▸ **Task to complete**: Reproduce the lines of the entries below word for word, starting at the line that contains "What is the distance from" and ending at the final line of the entries.

(Dataset entries)
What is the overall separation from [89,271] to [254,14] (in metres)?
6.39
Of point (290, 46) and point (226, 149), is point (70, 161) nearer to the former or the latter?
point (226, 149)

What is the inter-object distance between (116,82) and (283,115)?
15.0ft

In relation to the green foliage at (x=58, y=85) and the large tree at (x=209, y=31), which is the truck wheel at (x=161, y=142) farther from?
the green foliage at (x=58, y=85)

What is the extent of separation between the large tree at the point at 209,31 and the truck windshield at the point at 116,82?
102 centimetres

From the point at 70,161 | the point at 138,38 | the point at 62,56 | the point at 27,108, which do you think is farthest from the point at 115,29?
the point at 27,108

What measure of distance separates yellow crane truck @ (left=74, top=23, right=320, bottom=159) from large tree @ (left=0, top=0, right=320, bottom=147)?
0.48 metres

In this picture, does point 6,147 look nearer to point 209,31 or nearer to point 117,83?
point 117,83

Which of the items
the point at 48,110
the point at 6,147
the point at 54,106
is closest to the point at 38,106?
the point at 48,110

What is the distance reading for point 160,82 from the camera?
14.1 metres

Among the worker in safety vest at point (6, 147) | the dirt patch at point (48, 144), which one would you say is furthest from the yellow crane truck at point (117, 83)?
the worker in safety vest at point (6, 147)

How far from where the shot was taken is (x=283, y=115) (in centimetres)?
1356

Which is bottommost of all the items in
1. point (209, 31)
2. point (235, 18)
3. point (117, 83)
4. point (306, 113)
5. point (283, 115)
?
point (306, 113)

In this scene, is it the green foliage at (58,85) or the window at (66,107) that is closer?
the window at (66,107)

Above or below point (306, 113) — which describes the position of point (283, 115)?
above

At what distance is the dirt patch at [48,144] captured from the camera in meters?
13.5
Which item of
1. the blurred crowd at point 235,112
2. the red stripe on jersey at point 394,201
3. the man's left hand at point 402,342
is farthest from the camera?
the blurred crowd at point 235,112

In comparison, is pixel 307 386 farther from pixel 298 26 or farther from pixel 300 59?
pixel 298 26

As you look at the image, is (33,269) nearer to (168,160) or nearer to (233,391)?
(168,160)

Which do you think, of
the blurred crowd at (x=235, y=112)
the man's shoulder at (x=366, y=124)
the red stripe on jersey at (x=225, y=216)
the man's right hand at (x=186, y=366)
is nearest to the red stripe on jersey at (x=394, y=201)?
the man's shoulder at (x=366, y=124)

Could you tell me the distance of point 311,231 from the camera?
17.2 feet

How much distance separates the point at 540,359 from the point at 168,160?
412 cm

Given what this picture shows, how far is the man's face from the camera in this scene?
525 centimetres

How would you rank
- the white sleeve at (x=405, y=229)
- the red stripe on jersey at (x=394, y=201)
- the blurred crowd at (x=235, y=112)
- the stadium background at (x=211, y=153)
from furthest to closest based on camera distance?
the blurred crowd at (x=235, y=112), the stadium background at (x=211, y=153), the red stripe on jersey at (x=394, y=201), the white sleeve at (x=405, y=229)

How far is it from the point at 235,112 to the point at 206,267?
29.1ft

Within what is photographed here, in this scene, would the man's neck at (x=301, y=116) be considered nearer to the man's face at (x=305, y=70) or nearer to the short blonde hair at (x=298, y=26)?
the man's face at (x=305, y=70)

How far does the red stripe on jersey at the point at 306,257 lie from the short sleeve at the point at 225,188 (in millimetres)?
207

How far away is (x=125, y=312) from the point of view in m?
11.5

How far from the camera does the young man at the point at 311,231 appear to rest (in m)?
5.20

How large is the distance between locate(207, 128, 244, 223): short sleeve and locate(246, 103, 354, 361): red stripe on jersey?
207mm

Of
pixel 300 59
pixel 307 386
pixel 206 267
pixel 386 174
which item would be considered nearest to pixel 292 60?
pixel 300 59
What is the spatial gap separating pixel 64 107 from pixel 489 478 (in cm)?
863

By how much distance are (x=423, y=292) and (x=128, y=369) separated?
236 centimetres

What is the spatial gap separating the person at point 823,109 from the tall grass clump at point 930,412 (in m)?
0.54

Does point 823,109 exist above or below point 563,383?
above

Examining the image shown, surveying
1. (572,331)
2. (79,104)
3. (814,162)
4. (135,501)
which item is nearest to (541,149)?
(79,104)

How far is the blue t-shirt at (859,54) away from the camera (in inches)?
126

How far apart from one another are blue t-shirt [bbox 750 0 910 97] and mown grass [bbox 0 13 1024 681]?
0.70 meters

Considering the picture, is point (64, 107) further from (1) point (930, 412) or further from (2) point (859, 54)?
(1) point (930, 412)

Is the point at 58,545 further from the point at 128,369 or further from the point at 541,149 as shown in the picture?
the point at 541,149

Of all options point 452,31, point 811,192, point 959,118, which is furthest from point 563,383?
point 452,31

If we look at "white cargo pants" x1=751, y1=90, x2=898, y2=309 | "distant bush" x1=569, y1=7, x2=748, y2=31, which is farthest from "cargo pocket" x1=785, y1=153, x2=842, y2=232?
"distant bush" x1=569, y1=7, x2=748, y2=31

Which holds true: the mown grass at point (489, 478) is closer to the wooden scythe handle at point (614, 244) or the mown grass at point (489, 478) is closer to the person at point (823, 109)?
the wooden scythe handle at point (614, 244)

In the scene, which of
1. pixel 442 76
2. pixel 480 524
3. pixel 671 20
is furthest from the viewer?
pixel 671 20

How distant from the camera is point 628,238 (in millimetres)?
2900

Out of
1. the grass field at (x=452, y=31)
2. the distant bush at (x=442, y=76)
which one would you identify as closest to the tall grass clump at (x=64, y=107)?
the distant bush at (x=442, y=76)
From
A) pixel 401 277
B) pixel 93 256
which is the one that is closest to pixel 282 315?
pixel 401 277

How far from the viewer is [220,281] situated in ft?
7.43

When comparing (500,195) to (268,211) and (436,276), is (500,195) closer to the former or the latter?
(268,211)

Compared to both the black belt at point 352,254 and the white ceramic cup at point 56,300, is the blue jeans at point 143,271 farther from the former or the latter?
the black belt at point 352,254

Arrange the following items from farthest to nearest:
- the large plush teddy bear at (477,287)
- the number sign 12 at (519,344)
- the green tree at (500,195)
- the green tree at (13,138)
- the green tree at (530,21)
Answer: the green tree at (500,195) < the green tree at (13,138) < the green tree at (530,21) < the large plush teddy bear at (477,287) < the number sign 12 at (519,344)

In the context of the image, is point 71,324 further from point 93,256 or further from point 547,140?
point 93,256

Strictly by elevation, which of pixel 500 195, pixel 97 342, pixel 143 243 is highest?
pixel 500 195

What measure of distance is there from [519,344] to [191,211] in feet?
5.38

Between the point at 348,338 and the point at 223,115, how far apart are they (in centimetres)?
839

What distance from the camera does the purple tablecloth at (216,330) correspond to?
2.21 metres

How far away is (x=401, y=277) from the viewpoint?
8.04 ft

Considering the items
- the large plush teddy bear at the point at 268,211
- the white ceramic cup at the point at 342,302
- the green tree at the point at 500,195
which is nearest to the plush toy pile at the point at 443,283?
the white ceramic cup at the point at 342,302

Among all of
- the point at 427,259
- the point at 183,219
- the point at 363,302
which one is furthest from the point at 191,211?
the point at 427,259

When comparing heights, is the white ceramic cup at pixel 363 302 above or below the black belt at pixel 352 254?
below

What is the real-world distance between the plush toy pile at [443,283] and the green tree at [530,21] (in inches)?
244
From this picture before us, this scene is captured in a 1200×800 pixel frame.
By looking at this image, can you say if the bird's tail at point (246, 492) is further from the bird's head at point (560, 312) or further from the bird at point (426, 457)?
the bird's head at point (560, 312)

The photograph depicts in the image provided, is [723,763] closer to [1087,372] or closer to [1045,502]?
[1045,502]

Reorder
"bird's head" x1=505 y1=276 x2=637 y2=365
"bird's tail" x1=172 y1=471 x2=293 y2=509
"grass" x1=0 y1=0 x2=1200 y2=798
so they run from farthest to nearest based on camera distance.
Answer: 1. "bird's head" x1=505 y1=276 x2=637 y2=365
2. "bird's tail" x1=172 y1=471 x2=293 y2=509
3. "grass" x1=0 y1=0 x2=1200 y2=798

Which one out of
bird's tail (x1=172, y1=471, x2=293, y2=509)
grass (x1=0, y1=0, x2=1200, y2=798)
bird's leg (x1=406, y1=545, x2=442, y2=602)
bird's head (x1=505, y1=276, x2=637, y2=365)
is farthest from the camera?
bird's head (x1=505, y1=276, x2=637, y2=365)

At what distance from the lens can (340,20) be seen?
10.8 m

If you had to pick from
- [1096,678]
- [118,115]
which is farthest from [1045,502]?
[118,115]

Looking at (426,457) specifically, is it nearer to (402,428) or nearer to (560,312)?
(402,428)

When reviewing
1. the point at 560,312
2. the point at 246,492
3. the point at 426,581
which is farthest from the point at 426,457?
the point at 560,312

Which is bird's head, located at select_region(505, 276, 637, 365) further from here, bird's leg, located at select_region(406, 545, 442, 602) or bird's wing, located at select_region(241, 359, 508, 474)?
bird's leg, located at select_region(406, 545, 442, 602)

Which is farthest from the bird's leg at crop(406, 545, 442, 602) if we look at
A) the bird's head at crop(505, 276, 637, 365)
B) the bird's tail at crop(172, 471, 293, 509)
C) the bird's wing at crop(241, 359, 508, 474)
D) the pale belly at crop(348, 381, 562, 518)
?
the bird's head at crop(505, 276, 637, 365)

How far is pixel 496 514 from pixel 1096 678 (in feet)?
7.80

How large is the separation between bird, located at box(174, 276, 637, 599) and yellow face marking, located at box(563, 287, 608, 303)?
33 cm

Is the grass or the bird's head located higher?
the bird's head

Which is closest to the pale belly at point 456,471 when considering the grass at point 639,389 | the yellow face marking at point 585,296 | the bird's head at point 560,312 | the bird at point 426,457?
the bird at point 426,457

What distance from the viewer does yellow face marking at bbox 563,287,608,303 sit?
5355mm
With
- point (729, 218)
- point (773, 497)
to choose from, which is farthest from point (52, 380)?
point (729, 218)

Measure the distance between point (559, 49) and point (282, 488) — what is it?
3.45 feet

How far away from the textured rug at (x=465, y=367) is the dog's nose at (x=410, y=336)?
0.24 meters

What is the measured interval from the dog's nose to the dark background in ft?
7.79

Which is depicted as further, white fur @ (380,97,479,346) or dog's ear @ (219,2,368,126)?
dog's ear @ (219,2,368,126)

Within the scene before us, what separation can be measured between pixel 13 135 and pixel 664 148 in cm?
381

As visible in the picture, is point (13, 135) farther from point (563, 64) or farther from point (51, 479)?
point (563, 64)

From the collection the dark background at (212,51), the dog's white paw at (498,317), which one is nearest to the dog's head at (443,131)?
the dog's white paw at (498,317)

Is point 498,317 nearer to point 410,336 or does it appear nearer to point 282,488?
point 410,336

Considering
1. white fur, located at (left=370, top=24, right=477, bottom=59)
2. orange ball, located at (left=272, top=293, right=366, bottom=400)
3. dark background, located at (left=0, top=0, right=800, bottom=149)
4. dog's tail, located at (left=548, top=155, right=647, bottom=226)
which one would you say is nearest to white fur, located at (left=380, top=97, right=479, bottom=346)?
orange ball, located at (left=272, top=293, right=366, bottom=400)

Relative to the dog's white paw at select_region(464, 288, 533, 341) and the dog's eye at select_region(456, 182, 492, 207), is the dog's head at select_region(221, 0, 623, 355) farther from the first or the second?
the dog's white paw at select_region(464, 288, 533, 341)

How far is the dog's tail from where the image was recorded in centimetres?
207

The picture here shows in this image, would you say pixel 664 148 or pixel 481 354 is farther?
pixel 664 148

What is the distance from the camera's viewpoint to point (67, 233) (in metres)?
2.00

▸ **Result**:
What is the distance from the camera's viewpoint to point (67, 233) (in metres)?
2.00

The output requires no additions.